Alexandra “Alex” Eanes of Libby, who lost her sister, Alison Eanes Score, to inflammatory breast cancer at the age of 42, was recently inspired by a nationwide movement, Project OM, to hold events to raise money for breast cancer research and to create awareness of the disease.

Tyann Hermes, owner of Shaki Soul yoga studio in Troy, got on board at Eanes’ request by holding a yoga class on Saturday, May 13. All proceeds benefit the Susan G. Komen foundation.

“I hadn’t met Alex before,” Hermes said. “But she came to me and told me her story and asked me to help and it was like. ‘How could I say no?.’”

Project OM is a national fundraising campaign that combines yoga with breast cancer awareness. It aims to be “the yoga class of one million to battle breast cancer.”

The Shaki Soul yoga class wasn’t the only Project OM event Eanes helped organize over the weekend. Others were recess with Liz Whalen from Beyond Training, Power Step with Leslie from the Montana Athletic Club and Prana Vinyasa yoga with Emma Marie, whose class was held Sunday at Cabinet Mountain Brewery.

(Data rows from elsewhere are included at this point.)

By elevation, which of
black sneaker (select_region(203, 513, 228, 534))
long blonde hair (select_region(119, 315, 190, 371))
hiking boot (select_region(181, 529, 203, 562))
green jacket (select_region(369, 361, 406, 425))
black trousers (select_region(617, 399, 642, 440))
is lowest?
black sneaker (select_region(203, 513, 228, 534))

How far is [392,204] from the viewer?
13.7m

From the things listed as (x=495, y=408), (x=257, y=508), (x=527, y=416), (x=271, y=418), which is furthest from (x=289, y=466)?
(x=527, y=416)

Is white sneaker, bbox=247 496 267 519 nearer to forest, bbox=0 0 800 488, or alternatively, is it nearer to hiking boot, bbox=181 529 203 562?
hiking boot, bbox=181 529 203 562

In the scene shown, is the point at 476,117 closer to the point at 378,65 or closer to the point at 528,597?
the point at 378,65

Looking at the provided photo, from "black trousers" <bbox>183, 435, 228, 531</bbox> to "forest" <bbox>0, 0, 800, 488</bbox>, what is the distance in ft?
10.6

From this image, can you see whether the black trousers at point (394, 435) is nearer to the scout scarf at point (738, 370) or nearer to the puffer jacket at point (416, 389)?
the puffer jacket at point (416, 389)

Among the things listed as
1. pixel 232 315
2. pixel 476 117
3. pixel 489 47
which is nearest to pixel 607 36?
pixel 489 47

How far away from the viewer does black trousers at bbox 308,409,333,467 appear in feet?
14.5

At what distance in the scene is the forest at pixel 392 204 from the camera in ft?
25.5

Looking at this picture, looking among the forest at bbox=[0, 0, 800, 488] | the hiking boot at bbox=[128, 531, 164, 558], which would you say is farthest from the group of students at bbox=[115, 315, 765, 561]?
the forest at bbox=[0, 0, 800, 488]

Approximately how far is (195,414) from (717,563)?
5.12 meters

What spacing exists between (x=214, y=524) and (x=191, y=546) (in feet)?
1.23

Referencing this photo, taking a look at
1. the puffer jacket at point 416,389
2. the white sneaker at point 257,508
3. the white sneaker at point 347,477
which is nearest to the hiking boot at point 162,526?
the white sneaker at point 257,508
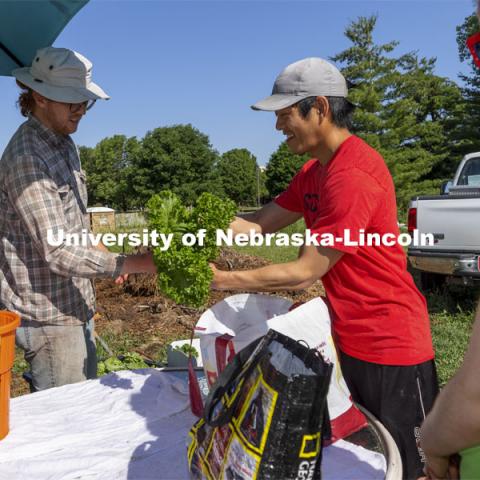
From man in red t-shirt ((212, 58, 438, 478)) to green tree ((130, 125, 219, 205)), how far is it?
224 ft

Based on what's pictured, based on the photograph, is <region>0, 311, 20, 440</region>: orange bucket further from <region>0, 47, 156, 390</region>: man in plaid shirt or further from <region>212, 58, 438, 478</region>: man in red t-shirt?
<region>212, 58, 438, 478</region>: man in red t-shirt

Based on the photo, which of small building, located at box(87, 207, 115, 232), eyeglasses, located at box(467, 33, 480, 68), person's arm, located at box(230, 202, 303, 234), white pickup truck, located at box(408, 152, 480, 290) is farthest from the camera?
small building, located at box(87, 207, 115, 232)

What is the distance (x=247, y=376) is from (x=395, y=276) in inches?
45.0

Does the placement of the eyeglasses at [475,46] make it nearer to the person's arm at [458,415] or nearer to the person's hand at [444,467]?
the person's arm at [458,415]

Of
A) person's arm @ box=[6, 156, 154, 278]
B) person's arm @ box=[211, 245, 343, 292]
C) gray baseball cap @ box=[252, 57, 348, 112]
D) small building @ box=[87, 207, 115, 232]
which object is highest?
small building @ box=[87, 207, 115, 232]

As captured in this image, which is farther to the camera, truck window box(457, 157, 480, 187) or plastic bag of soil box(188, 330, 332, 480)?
truck window box(457, 157, 480, 187)

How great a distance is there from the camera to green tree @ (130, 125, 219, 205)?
71188 millimetres

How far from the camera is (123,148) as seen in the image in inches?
3543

Together, the events raised $370, with Shakti Soul raising $165, Beyond Training raising $90 and yoga at the brewery raising $90. About 33 people attended the events.

Eanes has a local foundation, The Alison Eanes Score Foundation, which aims to encourage breast health in young women and provided funding for prizes during Lincoln County’s Project OM events.

“Literally the last thing my sister said to me as she was dying is, ‘You have to do something about this (young women dying of inflammatory breast cancer),’” Eanes said.

But although Eanes has made efforts in the past to educate about breast cancer at Libby High School, finding out about Project OM was the motivation she needed to return to fulfilling her sister’s legacy, and improve her health at the same time.

“By December last year I got in a really bad spot,” she said. “I was angry about my sister being gone and just stuck in that stage of grief. I was 200 pounds and miserable, just missing my sissy.”

Inspired by her sister’s yoga practice after her diagnosis, Eanes began in December with Youtube yoga videos, slowly working up to longer sessions. She also began writing down what she ate. She has since lost 40 pounds.

Yet despite Eanes’ growing confidence with Youtube yoga, she had not been to a yoga class since she attended with her sister in Seattle before her death in 2011.

“I got here (Hermes’ Saturday class) 40 minutes early because I thought I might throw up,” Eanes said. “Then I just cried through the whole thing.”

Still, Eanes said she would attend more classes and continue to use yoga to raise awareness of breast health.

As attendees chatted after the class at Shakti Soul, many had a story about breast cancer to tell. Shelley Anderson of Troy recalled being grateful to reach the age of 47 — the age when her mother was diagnosed with breast cancer — with no sign of cancer. Laura Sedler, of the Yaak, fought breast cancer twice, at ages 44 and 55. Hermes said her grandmother died of breast cancer, but that it wasn’t so talked about at the time.

Sedler laughed and said her grandson, then age four, had called her prosthetic breast after surgery “your pretend na na” and commented that it was “nice and squishy.”

Talking about cancer, Eanes said, can raise awareness and encourage breast health.

“This cause is near and dear to my heart, and to the hearts of many,” she said. “It’s been so awesome to see this collaboration happen and it couldn’t have come together without Tyann. She is an amazing woman.”

Symptoms for inflammatory breast cancer differ from other breast cancers, Eanes said.

“Symptoms can be red, itchy rashes in the breast area, there are usually no lumps because the cancer grows in sheets,” she said.

For more information, Eanes said to visit the Inflammatory Breast Cancer Research Foundation site at www.ibcresearch.org.

“They have great information available on the site,” she said. “Women can even register through the site to assist in diagnosis.”